» **What this exercise asks**:
1. In the passage on Hausa writing, reproduce the text starting at "The establishment of" and ending at "the Bayijida legend.", substituting "folk stories" for "folktales".
2. According to the passage on Hausa writing, how many poems is Shehu Usman Dan Fodio said to have composed?
3. Continue the passage on Hausa writing from the point where it stops.

» **Source extract**:
------------------------------------------------------------

No mention of poetry writing in the North is complete without reference to Shehu Usman Dan Fodio who lived in the 19th century. He is said to have composed 480 poems, some of them short, ranging from 11 lines to 450 stanzas. He also wrote books in Arabic. While his poems were written in Arabic, Fulfulde and Hausa, “some 25 poems (out of the lot) are composed in Hausa by him in either Arabic or Fulfulde and later translated in similar poetic form into Hausa” (Yahaya 1988). Dan Fodio did not write alone, members of his family wrote poems as well. His daughter, brother and his son wrote varying number of poems. There were also the scholars who wrote poems in Hausa, in addition to their outputs in Arabic and Fulfulde. As there was virtually no print media in the Hausaland of the 19th century, the scholars had their poems written on plain sheets of paper in local ink and published by being re-copied by their disciples and students. Yahaya further remarks, “koranic, blind beggars recited them after congregational prayers in mosques, in market places where they found keen listeners”.

The establishment of the Translation Bureau (and later Literature Bureau) in the 1930s, first headed by R.M. East, saw to the production of the first set of Hausa novels. Writers like Abubakar Iman, Abubakar Tafawa Balewa, Bello Kagara, Mohammadu Gwarzo, etc. published novels. The writings freely made use of the oral traditions in their narrative technique. Similarly, Dr. East was to edit and publish in 1930 Six Hausa Plays in which five of the plays were folktales made into drama and the sixth one, the dramatization of the Bayijida legend.

------------------------------------------------------------

» **Collected material**:
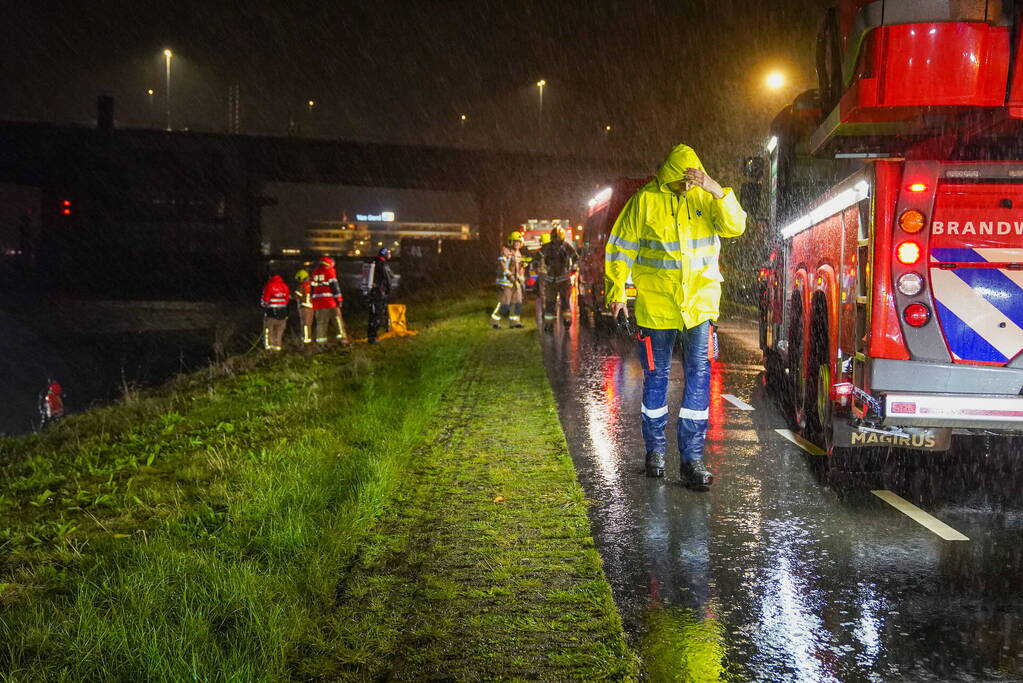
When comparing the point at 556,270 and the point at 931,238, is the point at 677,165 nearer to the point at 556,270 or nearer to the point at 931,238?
the point at 931,238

------------------------------------------------------------

» **Answers to the exercise**:
1.
The establishment of the Translation Bureau (and later Literature Bureau) in the 1930s, first headed by R.M. East, saw to the production of the first set of Hausa novels. Writers like Abubakar Iman, Abubakar Tafawa Balewa, Bello Kagara, Mohammadu Gwarzo, etc. published novels. The writings freely made use of the oral traditions in their narrative technique. Similarly, Dr. East was to edit and publish in 1930 Six Hausa Plays in which five of the plays were folk stories made into drama and the sixth one, the dramatization of the Bayijida legend.

2. 480 poems.

3.
In 1953, the North Regional Literature Agency (NORLA) was established to augment the exertions of the Literature Bureau. NORLA saw to the compilation of the anthology of the poems of some important 20th century Hausa poets such as Sa’adu Zungur, Mu’azu Hadeja, Mudi Sipikin Alhaji Aliyu Namangi, etc. After a seven-year period in 1959, NORLA was disbanded and its role later taken up by Gaskiya Corporation, and much later by Northern Nigerian Publishing Company Limited (NNPC) which was responsible for the flourishing of Northern writings between 1960 and 1967. Not only did NNPC re-publish NORLA titles, it published new Hausa novels like those by Umaru Dembo, A. Katsina, Garba Funtua, Abdulkadir Dangambo, etc.

In 1980, NNPC ran a creative writing contest which saw to the publication of the three of the submissions, adjudged as the best. In 1980 too, the Triumph Publishing Company was established by the Kano State Government which not only published two Hausa newspapers but brought out assorted books of various interests.

Literature in Igbo
Literature in the Igbo language was first encouraged by the Christian missionaries who needed a handle to spread Christianity. The church in 1840 directed Rev. J.F. Schon (German) and the Yoruba ex-slave-turned missionary, Rev. Samuel Ajayi Crowther to study certain African languages which could assist their evangelistic missions on the Niger. They selected Hausa and Igbo. Igbo was found by Rev. Schon to be difficult while preferring Hausa although he hid under the claim that Hausa was more widely spoken, for his recommendation. Schon managed to publish A Grammar of the Ibo Language in 1890 but a greater work on the Igbo language was done by Rev. Crowther and his fellow missionaries. The cooperative efforts of a Baptist missionary named Clark and an African American called Merrick saw to the second collection of Igbo vocabulary in 1848. S.W. Koelle’s Polyglotta was published in 1854. In it, there were 300 Igbo words “given in five different dialects” (E.N. Emenyonu 22).

Dr. William Baikie published his self-account of his expedition into Igbo land, named the Niger Expedition in the year Koelle’s book was published. Crowther’s Isoama-Ibo Primer, first published in 1857, later republished in 1927, and known to us today as Azundu could be said to be the foundation of Igbo literary origins in the modern sphere.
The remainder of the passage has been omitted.